Mallory rose from her seat and moved on down the row, pausing behind one of the Rinaldi brothers and his interrogator. The actor was saying nothing, only nodding or shaking his head, sometimes giving a shrug in response to a question. She turned around and watched the other twin being questioned four rows away. More shrugs and nods. Maybe these two had once shared a lawyer and taken advice to keep their mouths shut, to volunteer nothing. Had the background checks missed something?

And what else might have been missed for the lack of manpower? She had been crippled at the outset by CSI Clara Loman. And now Jack Coffey hobbled her case. The lieutenant had failed to do his damn job, refusing to stand up to the brass and decline homicides that any precinct could handle.

Rows and aisles away, Detective Sanger questioned Ted Randal, the stagehand her partner called Lollypop. Mallory watched the body language. Each time the boy threw up both hands, she knew he was giving responses like “I didn’t see nothin’, I don’t know nothin’” and last came the one-hand finale of Talking-to-Teenagers, “So
what
?”

Elsewhere in the audience, other interviews were winding down when Riker walked out onstage. “I can’t find Bugsy. Who cut him loose?”

A detective got up from his seat in the audience. Lonahan was remarkable for dogged persistence, hairy knuckles and a loud voice. He stood near the back row, yet he had no need to shout. “I finished the guy’s statement, but I didn’t say he could leave.”

Riker’s eyes fixed on the critic in the front row. He must have read guilt on Leonard Crippen’s face. He walked to the edge of the stage and hunkered down to stare at the man. “Tell me where Bugsy is.” Unspoken were the words,
or I’ll shoot you.

The critic heaved a sigh of
I give up
and said, “You’ll find him in Times Square. He’d want to get a jump on the theater crowd tonight. It takes a while to teach homeless people to tap-dance.”

•   •   •

“Bugsy has something of a cult following.” In the company of two detectives, Leonard Crippen descended the stairs to the sallow lighting of the subway. “He’ll only perform one scene this time. If you want to see the whole play, you have to catch his act in a different place every night.”

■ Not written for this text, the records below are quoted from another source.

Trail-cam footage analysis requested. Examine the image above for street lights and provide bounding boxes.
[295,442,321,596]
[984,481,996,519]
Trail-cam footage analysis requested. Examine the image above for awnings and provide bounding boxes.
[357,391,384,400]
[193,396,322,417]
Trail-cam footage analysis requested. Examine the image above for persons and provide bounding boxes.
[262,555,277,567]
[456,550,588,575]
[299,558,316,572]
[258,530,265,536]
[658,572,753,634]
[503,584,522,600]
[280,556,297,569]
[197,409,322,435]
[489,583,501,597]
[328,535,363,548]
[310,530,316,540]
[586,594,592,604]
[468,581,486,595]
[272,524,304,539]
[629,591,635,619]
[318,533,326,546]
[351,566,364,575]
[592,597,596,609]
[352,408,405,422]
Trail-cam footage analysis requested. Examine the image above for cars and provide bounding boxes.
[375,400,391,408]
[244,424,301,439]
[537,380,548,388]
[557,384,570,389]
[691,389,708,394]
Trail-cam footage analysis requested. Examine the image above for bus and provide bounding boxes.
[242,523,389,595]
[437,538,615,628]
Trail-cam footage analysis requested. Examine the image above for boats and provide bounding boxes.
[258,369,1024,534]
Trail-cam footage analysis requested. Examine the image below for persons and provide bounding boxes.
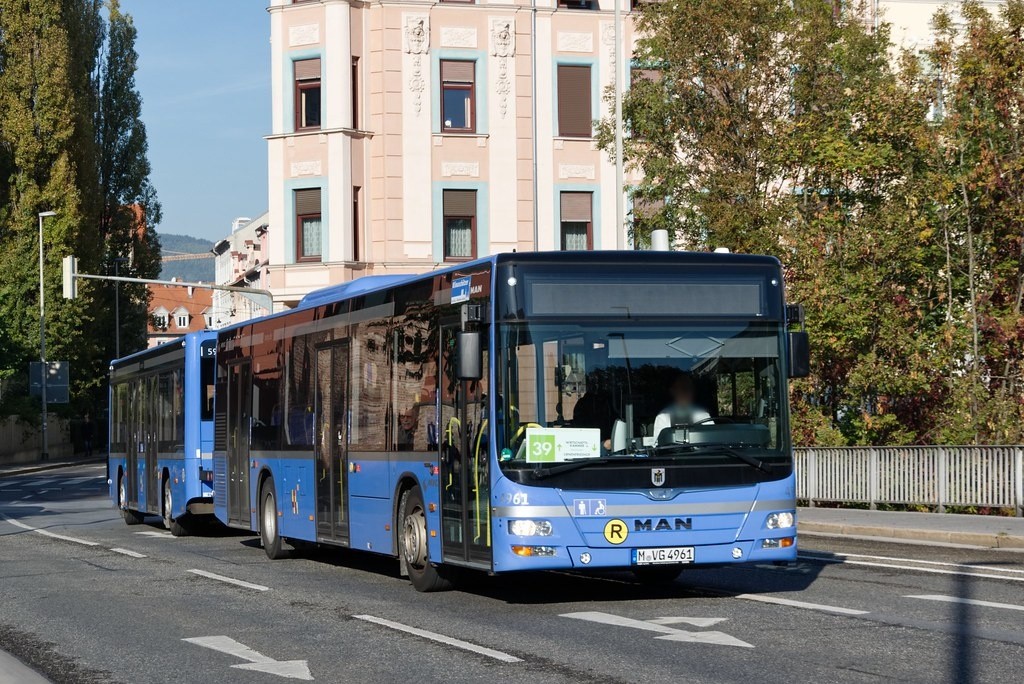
[654,376,713,446]
[396,402,417,451]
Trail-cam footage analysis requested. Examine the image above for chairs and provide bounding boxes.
[271,401,314,446]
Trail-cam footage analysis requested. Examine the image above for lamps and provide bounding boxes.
[209,240,230,257]
[254,224,269,238]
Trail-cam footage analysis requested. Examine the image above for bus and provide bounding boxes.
[108,329,220,536]
[216,252,810,595]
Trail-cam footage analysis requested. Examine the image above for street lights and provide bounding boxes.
[37,210,58,459]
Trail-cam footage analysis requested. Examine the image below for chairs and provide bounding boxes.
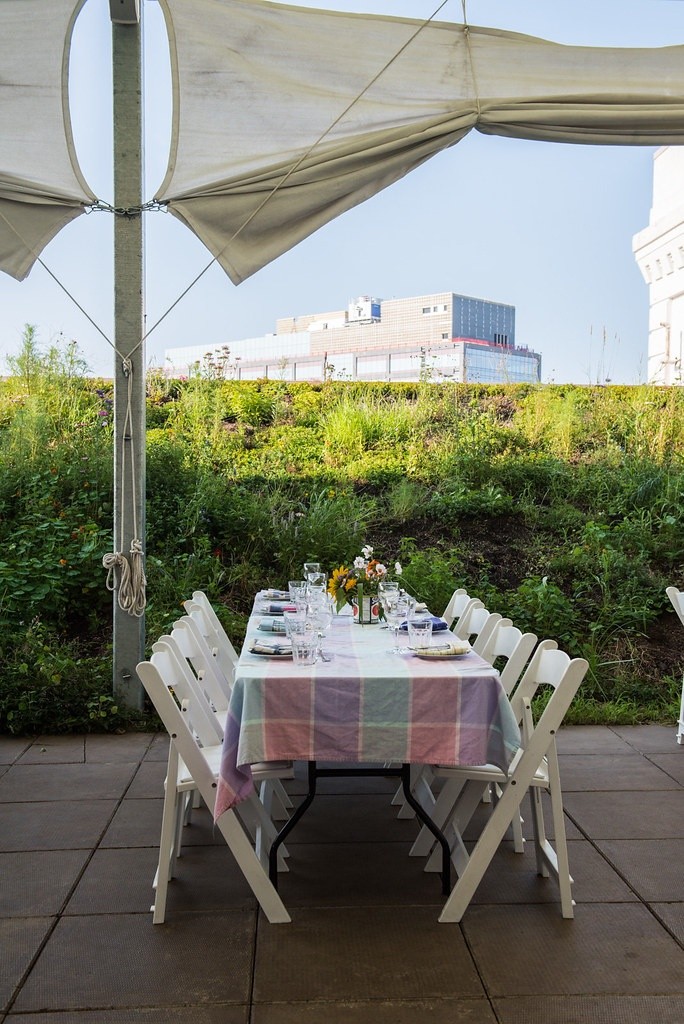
[666,587,684,745]
[382,588,589,922]
[135,590,297,923]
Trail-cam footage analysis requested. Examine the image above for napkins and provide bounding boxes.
[257,617,287,632]
[415,603,426,613]
[417,641,467,655]
[266,604,296,612]
[400,617,447,630]
[248,639,292,655]
[261,588,290,600]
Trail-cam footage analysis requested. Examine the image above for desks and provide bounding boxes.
[214,588,522,897]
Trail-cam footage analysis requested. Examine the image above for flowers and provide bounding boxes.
[326,545,403,623]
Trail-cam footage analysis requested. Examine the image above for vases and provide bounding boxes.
[353,596,379,624]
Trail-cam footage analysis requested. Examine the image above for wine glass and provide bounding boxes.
[376,581,417,655]
[304,562,333,663]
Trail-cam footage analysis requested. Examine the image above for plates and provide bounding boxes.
[261,597,290,601]
[247,650,301,659]
[418,652,471,660]
[262,610,297,616]
[403,629,449,634]
[263,630,302,635]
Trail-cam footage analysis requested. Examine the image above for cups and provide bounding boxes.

Mallory waved her badge at the clerk in the token booth, and the turnstile opened for them. “He always does his act around Times Square?”

“Yes, and always underground,” said the critic. “Better acoustics.”

The three of them moved across the wide space of crisscrossing shift workers, partiers and tourists, all bound for platforms or exits. Through the soles of Riker’s shoes, he could feel the rumble in the tunnels as trains pulled in and departed. And now he could hear a high-pitched screech as they came within sight of train brakes sparking off rails.

Crippen led the way down the platform. “After each performance, Bugsy tells his audience where the next scene will be. If they miss a night, they can find his location on a fan’s webpage. Personally, I don’t own a computer, can’t abide them. I have an office boy keep track of him. And that’s how I know he’s—” The critic pointed to a cluster of people near one tiled wall. “
There
. Follow me.” Crippen walked over to a long wooden bench that held the standing overflow of the audience, and some of these people gave him smiles of recognition as they made room for him. With a creak of old knees, he climbed up to join them.

Riker flashed his badge to make room for two more. Standing on the bench, the detectives could see over the heads of the gathering to the open space where the gopher stood in front of three ragged people, who smiled with less than full sets of teeth, and Bugsy spoke his line, “I’m so tired. I can’t.”